[START OF Dataset records]
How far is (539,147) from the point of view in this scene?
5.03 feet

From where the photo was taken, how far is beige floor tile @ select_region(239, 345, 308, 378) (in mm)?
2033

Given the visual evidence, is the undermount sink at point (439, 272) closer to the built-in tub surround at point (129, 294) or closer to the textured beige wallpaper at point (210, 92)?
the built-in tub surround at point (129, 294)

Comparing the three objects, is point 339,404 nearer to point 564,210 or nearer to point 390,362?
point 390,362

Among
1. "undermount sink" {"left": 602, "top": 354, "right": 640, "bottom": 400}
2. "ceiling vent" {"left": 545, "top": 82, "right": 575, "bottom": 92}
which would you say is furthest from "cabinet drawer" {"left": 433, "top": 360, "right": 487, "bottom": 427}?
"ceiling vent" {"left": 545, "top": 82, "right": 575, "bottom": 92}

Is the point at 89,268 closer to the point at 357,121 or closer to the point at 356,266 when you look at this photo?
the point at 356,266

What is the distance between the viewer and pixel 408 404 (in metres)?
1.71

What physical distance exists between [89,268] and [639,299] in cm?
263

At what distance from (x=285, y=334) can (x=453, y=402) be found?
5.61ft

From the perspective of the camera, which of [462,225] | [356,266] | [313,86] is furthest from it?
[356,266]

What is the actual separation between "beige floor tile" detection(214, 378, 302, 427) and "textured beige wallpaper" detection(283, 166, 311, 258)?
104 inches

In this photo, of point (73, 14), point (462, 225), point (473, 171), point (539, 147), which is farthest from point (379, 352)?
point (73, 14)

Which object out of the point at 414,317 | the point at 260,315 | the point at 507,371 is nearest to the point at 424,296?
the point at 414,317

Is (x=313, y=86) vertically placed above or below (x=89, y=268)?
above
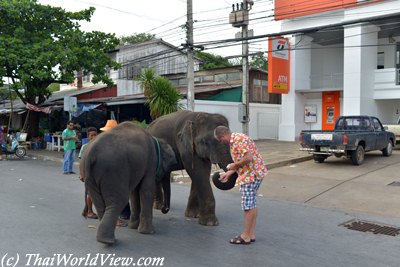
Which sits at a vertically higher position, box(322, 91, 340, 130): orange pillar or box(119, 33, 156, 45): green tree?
box(119, 33, 156, 45): green tree

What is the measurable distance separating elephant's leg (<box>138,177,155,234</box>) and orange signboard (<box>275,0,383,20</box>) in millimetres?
16049

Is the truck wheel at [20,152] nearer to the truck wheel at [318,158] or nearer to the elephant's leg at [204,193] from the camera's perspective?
the truck wheel at [318,158]

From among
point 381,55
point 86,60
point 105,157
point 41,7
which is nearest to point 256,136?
point 381,55

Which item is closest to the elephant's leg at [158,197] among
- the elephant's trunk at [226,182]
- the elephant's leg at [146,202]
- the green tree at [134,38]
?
the elephant's leg at [146,202]

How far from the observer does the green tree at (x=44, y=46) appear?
17.6 m

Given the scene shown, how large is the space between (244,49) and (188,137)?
1032 cm

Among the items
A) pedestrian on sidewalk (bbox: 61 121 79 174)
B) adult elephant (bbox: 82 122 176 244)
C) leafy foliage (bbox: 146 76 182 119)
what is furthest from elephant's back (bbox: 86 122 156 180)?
leafy foliage (bbox: 146 76 182 119)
[END OF Dataset records]
Written instruction:
Write out all of the records again, swapping "undermount sink" for "vanity basin" and leaving everything else unchanged. Omit the pictures.

Expected answer:
How far is (539,147) from the point of view in this scene?
5.03 feet

From where the photo was taken, how far is beige floor tile @ select_region(239, 345, 308, 378) (in mm)?
2033

Given the visual evidence, is the vanity basin at point (439, 272) closer to the built-in tub surround at point (129, 294) or closer to the textured beige wallpaper at point (210, 92)?
the built-in tub surround at point (129, 294)

Comparing the three objects, is point 339,404 nearer to point 564,210 or nearer to point 390,362?
point 390,362

Among
1. "vanity basin" {"left": 602, "top": 354, "right": 640, "bottom": 400}
2. "ceiling vent" {"left": 545, "top": 82, "right": 575, "bottom": 92}
which would you say is furthest from "cabinet drawer" {"left": 433, "top": 360, "right": 487, "bottom": 427}?
"ceiling vent" {"left": 545, "top": 82, "right": 575, "bottom": 92}

Is the point at 89,268 closer to the point at 357,121 or closer to the point at 356,266 when you look at this photo?
the point at 356,266

What is the distance between the viewer and pixel 408 404 (in metres)?
1.71

What physical distance exists between [89,268] and [639,299] in cm?
263

At what distance from (x=285, y=334) can (x=453, y=402) be found?
5.61ft

From the perspective of the camera, which of [462,225] | [356,266] | [313,86] is furthest from it?
[356,266]

What is the actual separation between "beige floor tile" detection(214, 378, 302, 427) and "textured beige wallpaper" detection(283, 166, 311, 258)?
104 inches

In this photo, of point (73, 14), point (462, 225), point (473, 171), point (539, 147), which is farthest from point (379, 352)?
point (73, 14)

Which object out of the point at 414,317 | the point at 260,315 | the point at 507,371 is nearest to the point at 424,296?
the point at 414,317

Is (x=313, y=86) vertically placed above or below (x=89, y=268)?
above
Which sits at a vertically higher position, box(322, 91, 340, 130): orange pillar or box(119, 33, 156, 45): green tree?
box(119, 33, 156, 45): green tree

What is the measurable distance separating elephant's leg (<box>138,177,155,234</box>) and orange signboard (<box>275,0,383,20</box>) in millimetres?
16049

Is the truck wheel at [20,152] nearer to the truck wheel at [318,158] or nearer to the elephant's leg at [204,193] from the camera's perspective?
the truck wheel at [318,158]

From among
point 381,55
point 86,60
point 105,157
point 41,7
which is nearest to point 256,136?
point 381,55

Which item is closest to the elephant's leg at [158,197] among
- the elephant's trunk at [226,182]
- the elephant's leg at [146,202]
- the green tree at [134,38]
?
the elephant's leg at [146,202]

How far from the observer does the green tree at (x=44, y=46) appear?
17.6 m

Given the scene shown, how large is the space between (244,49) and (188,137)?
1032 cm

Among the items
A) pedestrian on sidewalk (bbox: 61 121 79 174)
B) adult elephant (bbox: 82 122 176 244)
C) leafy foliage (bbox: 146 76 182 119)
what is furthest from elephant's back (bbox: 86 122 156 180)?
leafy foliage (bbox: 146 76 182 119)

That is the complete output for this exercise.